> [Task details]:
The entries are to be output in full, word for word.

---------- Supplied entries ----------

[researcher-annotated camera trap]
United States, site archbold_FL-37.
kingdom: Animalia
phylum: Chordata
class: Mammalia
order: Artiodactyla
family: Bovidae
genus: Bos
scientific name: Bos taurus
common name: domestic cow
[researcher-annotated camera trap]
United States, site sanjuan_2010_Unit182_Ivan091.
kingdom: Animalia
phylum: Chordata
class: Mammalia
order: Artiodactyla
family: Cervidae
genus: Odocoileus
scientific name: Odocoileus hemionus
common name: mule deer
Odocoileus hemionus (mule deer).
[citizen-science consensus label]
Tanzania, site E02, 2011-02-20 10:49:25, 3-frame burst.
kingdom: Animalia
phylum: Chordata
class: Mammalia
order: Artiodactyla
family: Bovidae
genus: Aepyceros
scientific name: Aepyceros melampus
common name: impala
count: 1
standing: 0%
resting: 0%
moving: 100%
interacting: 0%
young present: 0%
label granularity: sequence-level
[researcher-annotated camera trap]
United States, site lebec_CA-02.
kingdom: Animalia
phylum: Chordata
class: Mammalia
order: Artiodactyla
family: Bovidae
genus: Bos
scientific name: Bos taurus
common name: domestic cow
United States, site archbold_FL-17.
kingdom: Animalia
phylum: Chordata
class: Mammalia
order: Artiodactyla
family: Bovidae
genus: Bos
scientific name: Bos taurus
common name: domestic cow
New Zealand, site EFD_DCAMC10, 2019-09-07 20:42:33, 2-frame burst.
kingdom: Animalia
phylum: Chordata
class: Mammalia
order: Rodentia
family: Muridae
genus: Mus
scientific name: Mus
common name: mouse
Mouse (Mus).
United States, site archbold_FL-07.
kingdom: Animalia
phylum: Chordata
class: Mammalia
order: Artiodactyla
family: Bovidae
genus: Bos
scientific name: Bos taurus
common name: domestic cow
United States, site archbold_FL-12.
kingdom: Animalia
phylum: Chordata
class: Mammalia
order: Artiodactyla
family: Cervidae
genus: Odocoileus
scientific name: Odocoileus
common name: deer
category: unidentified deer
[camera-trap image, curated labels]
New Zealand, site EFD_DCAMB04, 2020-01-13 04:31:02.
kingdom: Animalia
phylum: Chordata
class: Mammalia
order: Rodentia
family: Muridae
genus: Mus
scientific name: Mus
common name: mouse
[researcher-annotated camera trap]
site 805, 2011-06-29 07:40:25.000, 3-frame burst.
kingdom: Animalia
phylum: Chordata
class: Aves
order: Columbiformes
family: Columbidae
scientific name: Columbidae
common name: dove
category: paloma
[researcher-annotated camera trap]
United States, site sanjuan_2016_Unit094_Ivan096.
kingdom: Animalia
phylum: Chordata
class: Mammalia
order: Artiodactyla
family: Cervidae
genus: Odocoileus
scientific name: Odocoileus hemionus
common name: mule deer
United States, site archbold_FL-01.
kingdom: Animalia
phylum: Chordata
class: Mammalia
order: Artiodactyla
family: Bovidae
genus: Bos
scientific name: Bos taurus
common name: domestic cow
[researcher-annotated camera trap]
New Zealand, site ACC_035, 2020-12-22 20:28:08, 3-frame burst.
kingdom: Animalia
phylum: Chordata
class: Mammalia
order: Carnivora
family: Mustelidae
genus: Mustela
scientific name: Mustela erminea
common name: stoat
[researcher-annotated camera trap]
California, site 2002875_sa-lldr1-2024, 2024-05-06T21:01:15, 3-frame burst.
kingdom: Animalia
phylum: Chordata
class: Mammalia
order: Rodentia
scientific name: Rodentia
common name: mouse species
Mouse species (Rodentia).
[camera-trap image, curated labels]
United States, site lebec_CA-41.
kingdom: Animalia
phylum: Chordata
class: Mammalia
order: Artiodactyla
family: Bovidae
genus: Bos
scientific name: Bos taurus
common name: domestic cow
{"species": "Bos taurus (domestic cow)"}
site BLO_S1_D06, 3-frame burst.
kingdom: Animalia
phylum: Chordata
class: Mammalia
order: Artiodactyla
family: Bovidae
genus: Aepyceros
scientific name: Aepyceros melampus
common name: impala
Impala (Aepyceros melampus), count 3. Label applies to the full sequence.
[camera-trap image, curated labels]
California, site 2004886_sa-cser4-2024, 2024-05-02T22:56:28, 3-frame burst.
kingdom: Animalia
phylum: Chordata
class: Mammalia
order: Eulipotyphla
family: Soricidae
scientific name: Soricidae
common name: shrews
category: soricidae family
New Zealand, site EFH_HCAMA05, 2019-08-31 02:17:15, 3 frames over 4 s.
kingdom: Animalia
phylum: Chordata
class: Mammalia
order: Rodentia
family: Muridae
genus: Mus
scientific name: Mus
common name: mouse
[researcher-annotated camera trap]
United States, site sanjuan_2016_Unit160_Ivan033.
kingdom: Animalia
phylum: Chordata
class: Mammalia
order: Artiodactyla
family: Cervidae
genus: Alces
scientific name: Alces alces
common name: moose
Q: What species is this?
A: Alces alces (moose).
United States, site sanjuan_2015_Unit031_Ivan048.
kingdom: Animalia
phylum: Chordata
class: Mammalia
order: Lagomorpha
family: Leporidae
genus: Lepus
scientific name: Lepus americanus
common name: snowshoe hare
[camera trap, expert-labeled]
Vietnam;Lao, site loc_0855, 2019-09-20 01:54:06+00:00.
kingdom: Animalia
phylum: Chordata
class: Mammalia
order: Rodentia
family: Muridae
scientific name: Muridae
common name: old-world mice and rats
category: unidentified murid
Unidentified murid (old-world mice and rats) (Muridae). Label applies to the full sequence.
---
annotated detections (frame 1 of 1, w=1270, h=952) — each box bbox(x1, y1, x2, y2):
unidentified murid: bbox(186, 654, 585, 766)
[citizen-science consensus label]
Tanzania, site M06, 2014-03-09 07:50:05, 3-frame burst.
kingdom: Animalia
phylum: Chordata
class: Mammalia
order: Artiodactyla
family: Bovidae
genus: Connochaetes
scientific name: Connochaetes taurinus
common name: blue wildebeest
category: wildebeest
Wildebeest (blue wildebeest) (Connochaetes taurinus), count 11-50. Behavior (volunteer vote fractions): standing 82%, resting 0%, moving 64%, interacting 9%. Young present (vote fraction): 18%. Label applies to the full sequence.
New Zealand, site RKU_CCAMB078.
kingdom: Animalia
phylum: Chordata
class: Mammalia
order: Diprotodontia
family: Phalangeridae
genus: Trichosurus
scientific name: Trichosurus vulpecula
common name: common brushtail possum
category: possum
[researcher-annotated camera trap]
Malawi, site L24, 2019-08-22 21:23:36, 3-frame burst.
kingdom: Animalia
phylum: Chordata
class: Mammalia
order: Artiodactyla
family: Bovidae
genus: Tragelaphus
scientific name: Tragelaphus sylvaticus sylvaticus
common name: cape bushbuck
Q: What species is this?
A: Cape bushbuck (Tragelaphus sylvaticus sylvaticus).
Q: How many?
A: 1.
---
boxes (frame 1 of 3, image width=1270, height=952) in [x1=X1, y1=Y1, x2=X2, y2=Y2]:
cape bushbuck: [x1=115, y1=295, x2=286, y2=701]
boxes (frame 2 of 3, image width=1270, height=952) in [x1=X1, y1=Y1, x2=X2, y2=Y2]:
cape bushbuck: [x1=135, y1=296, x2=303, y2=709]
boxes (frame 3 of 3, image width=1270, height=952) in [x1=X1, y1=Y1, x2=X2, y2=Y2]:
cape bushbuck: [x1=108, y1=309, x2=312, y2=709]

----------

> [Exercise result]:
[researcher-annotated camera trap]
United States, site archbold_FL-37.
kingdom: Animalia
phylum: Chordata
class: Mammalia
order: Artiodactyla
family: Bovidae
genus: Bos
scientific name: Bos taurus
common name: domestic cow
[researcher-annotated camera trap]
United States, site sanjuan_2010_Unit182_Ivan091.
kingdom: Animalia
phylum: Chordata
class: Mammalia
order: Artiodactyla
family: Cervidae
genus: Odocoileus
scientific name: Odocoileus hemionus
common name: mule deer
Odocoileus hemionus (mule deer).
[citizen-science consensus label]
Tanzania, site E02, 2011-02-20 10:49:25, 3-frame burst.
kingdom: Animalia
phylum: Chordata
class: Mammalia
order: Artiodactyla
family: Bovidae
genus: Aepyceros
scientific name: Aepyceros melampus
common name: impala
count: 1
standing: 0%
resting: 0%
moving: 100%
interacting: 0%
young present: 0%
label granularity: sequence-level
[researcher-annotated camera trap]
United States, site lebec_CA-02.
kingdom: Animalia
phylum: Chordata
class: Mammalia
order: Artiodactyla
family: Bovidae
genus: Bos
scientific name: Bos taurus
common name: domestic cow
United States, site archbold_FL-17.
kingdom: Animalia
phylum: Chordata
class: Mammalia
order: Artiodactyla
family: Bovidae
genus: Bos
scientific name: Bos taurus
common name: domestic cow
New Zealand, site EFD_DCAMC10, 2019-09-07 20:42:33, 2-frame burst.
kingdom: Animalia
phylum: Chordata
class: Mammalia
order: Rodentia
family: Muridae
genus: Mus
scientific name: Mus
common name: mouse
Mouse (Mus).
United States, site archbold_FL-07.
kingdom: Animalia
phylum: Chordata
class: Mammalia
order: Artiodactyla
family: Bovidae
genus: Bos
scientific name: Bos taurus
common name: domestic cow
United States, site archbold_FL-12.
kingdom: Animalia
phylum: Chordata
class: Mammalia
order: Artiodactyla
family: Cervidae
genus: Odocoileus
scientific name: Odocoileus
common name: deer
category: unidentified deer
[camera-trap image, curated labels]
New Zealand, site EFD_DCAMB04, 2020-01-13 04:31:02.
kingdom: Animalia
phylum: Chordata
class: Mammalia
order: Rodentia
family: Muridae
genus: Mus
scientific name: Mus
common name: mouse
[researcher-annotated camera trap]
site 805, 2011-06-29 07:40:25.000, 3-frame burst.
kingdom: Animalia
phylum: Chordata
class: Aves
order: Columbiformes
family: Columbidae
scientific name: Columbidae
common name: dove
category: paloma
[researcher-annotated camera trap]
United States, site sanjuan_2016_Unit094_Ivan096.
kingdom: Animalia
phylum: Chordata
class: Mammalia
order: Artiodactyla
family: Cervidae
genus: Odocoileus
scientific name: Odocoileus hemionus
common name: mule deer
United States, site archbold_FL-01.
kingdom: Animalia
phylum: Chordata
class: Mammalia
order: Artiodactyla
family: Bovidae
genus: Bos
scientific name: Bos taurus
common name: domestic cow
[researcher-annotated camera trap]
New Zealand, site ACC_035, 2020-12-22 20:28:08, 3-frame burst.
kingdom: Animalia
phylum: Chordata
class: Mammalia
order: Carnivora
family: Mustelidae
genus: Mustela
scientific name: Mustela erminea
common name: stoat
[researcher-annotated camera trap]
California, site 2002875_sa-lldr1-2024, 2024-05-06T21:01:15, 3-frame burst.
kingdom: Animalia
phylum: Chordata
class: Mammalia
order: Rodentia
scientific name: Rodentia
common name: mouse species
Mouse species (Rodentia).
[camera-trap image, curated labels]
United States, site lebec_CA-41.
kingdom: Animalia
phylum: Chordata
class: Mammalia
order: Artiodactyla
family: Bovidae
genus: Bos
scientific name: Bos taurus
common name: domestic cow
{"species": "Bos taurus (domestic cow)"}
site BLO_S1_D06, 3-frame burst.
kingdom: Animalia
phylum: Chordata
class: Mammalia
order: Artiodactyla
family: Bovidae
genus: Aepyceros
scientific name: Aepyceros melampus
common name: impala
Impala (Aepyceros melampus), count 3. Label applies to the full sequence.
[camera-trap image, curated labels]
California, site 2004886_sa-cser4-2024, 2024-05-02T22:56:28, 3-frame burst.
kingdom: Animalia
phylum: Chordata
class: Mammalia
order: Eulipotyphla
family: Soricidae
scientific name: Soricidae
common name: shrews
category: soricidae family
New Zealand, site EFH_HCAMA05, 2019-08-31 02:17:15, 3 frames over 4 s.
kingdom: Animalia
phylum: Chordata
class: Mammalia
order: Rodentia
family: Muridae
genus: Mus
scientific name: Mus
common name: mouse
[researcher-annotated camera trap]
United States, site sanjuan_2016_Unit160_Ivan033.
kingdom: Animalia
phylum: Chordata
class: Mammalia
order: Artiodactyla
family: Cervidae
genus: Alces
scientific name: Alces alces
common name: moose
Q: What species is this?
A: Alces alces (moose).
United States, site sanjuan_2015_Unit031_Ivan048.
kingdom: Animalia
phylum: Chordata
class: Mammalia
order: Lagomorpha
family: Leporidae
genus: Lepus
scientific name: Lepus americanus
common name: snowshoe hare
[camera trap, expert-labeled]
Vietnam;Lao, site loc_0855, 2019-09-20 01:54:06+00:00.
kingdom: Animalia
phylum: Chordata
class: Mammalia
order: Rodentia
family: Muridae
scientific name: Muridae
common name: old-world mice and rats
category: unidentified murid
Unidentified murid (old-world mice and rats) (Muridae). Label applies to the full sequence.
---
annotated detections (frame 1 of 1, w=1270, h=952) — each box bbox(x1, y1, x2, y2):
unidentified murid: bbox(186, 654, 585, 766)
[citizen-science consensus label]
Tanzania, site M06, 2014-03-09 07:50:05, 3-frame burst.
kingdom: Animalia
phylum: Chordata
class: Mammalia
order: Artiodactyla
family: Bovidae
genus: Connochaetes
scientific name: Connochaetes taurinus
common name: blue wildebeest
category: wildebeest
Wildebeest (blue wildebeest) (Connochaetes taurinus), count 11-50. Behavior (volunteer vote fractions): standing 82%, resting 0%, moving 64%, interacting 9%. Young present (vote fraction): 18%. Label applies to the full sequence.
New Zealand, site RKU_CCAMB078.
kingdom: Animalia
phylum: Chordata
class: Mammalia
order: Diprotodontia
family: Phalangeridae
genus: Trichosurus
scientific name: Trichosurus vulpecula
common name: common brushtail possum
category: possum
[researcher-annotated camera trap]
Malawi, site L24, 2019-08-22 21:23:36, 3-frame burst.
kingdom: Animalia
phylum: Chordata
class: Mammalia
order: Artiodactyla
family: Bovidae
genus: Tragelaphus
scientific name: Tragelaphus sylvaticus sylvaticus
common name: cape bushbuck
Q: What species is this?
A: Cape bushbuck (Tragelaphus sylvaticus sylvaticus).
Q: How many?
A: 1.
---
boxes (frame 1 of 3, image width=1270, height=952) in [x1=X1, y1=Y1, x2=X2, y2=Y2]:
cape bushbuck: [x1=115, y1=295, x2=286, y2=701]
boxes (frame 2 of 3, image width=1270, height=952) in [x1=X1, y1=Y1, x2=X2, y2=Y2]:
cape bushbuck: [x1=135, y1=296, x2=303, y2=709]
boxes (frame 3 of 3, image width=1270, height=952) in [x1=X1, y1=Y1, x2=X2, y2=Y2]:
cape bushbuck: [x1=108, y1=309, x2=312, y2=709]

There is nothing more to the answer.